##### Exercise material #####

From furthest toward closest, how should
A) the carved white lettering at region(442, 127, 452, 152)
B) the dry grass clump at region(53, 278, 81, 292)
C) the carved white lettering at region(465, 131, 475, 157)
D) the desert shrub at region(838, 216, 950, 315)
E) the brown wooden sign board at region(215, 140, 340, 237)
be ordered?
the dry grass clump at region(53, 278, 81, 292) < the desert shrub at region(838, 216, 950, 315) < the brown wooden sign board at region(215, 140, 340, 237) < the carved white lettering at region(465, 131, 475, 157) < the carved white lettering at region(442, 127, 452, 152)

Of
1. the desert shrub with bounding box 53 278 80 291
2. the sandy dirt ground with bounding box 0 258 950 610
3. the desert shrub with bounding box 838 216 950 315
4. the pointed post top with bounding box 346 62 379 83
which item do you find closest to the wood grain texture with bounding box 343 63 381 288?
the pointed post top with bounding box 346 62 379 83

#####

◆ Exercise:
Copy the source records word for word, beginning at the first line and stopping after the line that contains "be ordered?".

◆ Completed exercise:
From furthest toward closest, how should
A) the carved white lettering at region(442, 127, 452, 152)
B) the dry grass clump at region(53, 278, 81, 292)
C) the carved white lettering at region(465, 131, 475, 157)
D) the desert shrub at region(838, 216, 950, 315)
E) the brown wooden sign board at region(215, 140, 340, 237)
be ordered?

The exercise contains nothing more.